#### 課題の内容:
わかりやすい説明についての文章のうち、「あれ?日本語で書いてあるのに」から「設などのサービスもあります。」までの部分を、両端も含めて書き出してください。その際、「会社」を「企業」に置き換えてください。

けれど、相手が教える内容について何も知らなかったら?
専門用語を使って説明しても、全くわかってもらえません。
〇わかりにくい言葉を使った説明は上手く伝わらない
例えば「インターネットプロバイダ」という言葉について説明する場合を考えてみます。
試しにウィキペディアを見てみましょう。
インターネットサービスプロバイダ(英語: Internet Service Provider)とは、インターネット接続の電気通信役務を提供する組織のことである。
プロバイダやISPなどと略して呼ばれることが多い。
日本では、電気通信事業者であり、インターネット接続事業者(略して接続事業者)と訳されることがある。
あれ?日本語で書いてあるのに言葉が難しくて良くわかりませんね。(これは予想外の展開でした…)
このように、相手がわからない(わかりにくい)言葉を使った説明は、上手く伝わりません。
〇分かりやすい言葉を使った説明はうまく伝わる
もっと簡単な言葉を使って説明してみましょう。ついでに少し情報を追加してみます。
「プロバイダ」とは、インターネットにつなげるサービスをする会社です。
インターネットにつなぐ時に必要な IDやパスワードを発行し、メールアドレスやホームページ開設などのサービスもあります。
相手がインターネット初心者で、「ID」「パスワード」などの言葉の意味が分からない場合には、
「ID=名前」
「パスワード=鍵」
このように、誰にでもわかってもらえる言葉へ置き換えて話すと、さらに伝わりやすくなります。
〇専門用語も身近な言葉に置き換えれば、子どもにも伝わる
今度は、子供に教える場合を考えてみましょう。
「プロバイダ」「ID」などの専門用語を、子供も良く知っていてイメージが沸きやすい言葉に置き換えて説明してみましょう。
「プロバイダ=港」
「IDとパスワード=船」
「インターネット=海」
インターネットは情報の「海」みたいなところです。世界中のいろいろな写真、音楽、文章などがあります。
でも、広い海に、そのままいきなり飛び込むことはできません。
「港(プロバイダ)」で、あなた専用の「船(IDとパスワード)」を貸してもらうと、いろいろなところへ、自分の好きなものを探しに行くことが出来るようになります。
このくらいなら、小さな子供にも分かってもらえそうですね。
教える相手に合わせた言葉、誰でも知っている言葉を使うと、分かりやすい説明になります。
3 相手をよく見て、理解する
教える相手をよく見て、
「どこまでわかっているか」
「どこがわかっていないか」
「話を聞いてくれているか」
を見抜くことが大切です。
そのためには、まず相手をよくよく観察してみましょう。

#### 提供資料:
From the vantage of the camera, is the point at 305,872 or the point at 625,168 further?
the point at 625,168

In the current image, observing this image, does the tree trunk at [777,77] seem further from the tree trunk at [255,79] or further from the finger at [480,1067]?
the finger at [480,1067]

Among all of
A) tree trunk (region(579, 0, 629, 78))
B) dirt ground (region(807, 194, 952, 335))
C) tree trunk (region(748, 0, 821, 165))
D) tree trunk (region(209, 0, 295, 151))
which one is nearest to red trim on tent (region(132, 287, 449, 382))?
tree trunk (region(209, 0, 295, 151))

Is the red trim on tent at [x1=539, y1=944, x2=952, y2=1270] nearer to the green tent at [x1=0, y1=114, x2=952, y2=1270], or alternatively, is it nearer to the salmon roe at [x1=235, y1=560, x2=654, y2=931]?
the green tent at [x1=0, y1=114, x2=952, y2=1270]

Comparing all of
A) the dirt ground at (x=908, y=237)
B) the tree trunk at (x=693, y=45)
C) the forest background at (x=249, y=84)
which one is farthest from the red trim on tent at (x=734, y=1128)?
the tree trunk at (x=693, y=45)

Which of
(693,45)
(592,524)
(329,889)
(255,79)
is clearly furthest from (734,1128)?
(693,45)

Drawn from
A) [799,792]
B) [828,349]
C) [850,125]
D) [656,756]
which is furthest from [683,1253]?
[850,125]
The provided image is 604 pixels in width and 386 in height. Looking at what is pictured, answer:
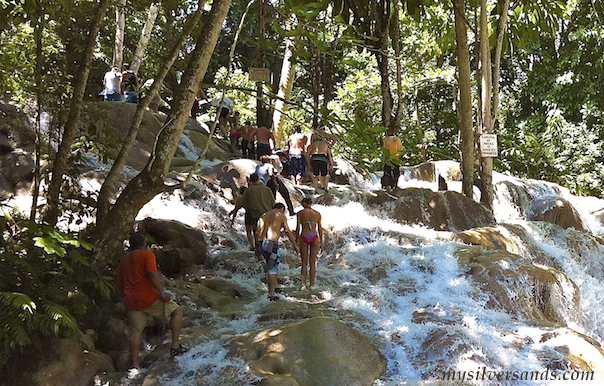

#### 出力結果:
あれ?日本語で書いてあるのに言葉が難しくて良くわかりませんね。(これは予想外の展開でした…)
このように、相手がわからない(わかりにくい)言葉を使った説明は、上手く伝わりません。
〇分かりやすい言葉を使った説明はうまく伝わる
もっと簡単な言葉を使って説明してみましょう。ついでに少し情報を追加してみます。
「プロバイダ」とは、インターネットにつなげるサービスをする企業です。
インターネットにつなぐ時に必要な IDやパスワードを発行し、メールアドレスやホームページ開設などのサービスもあります。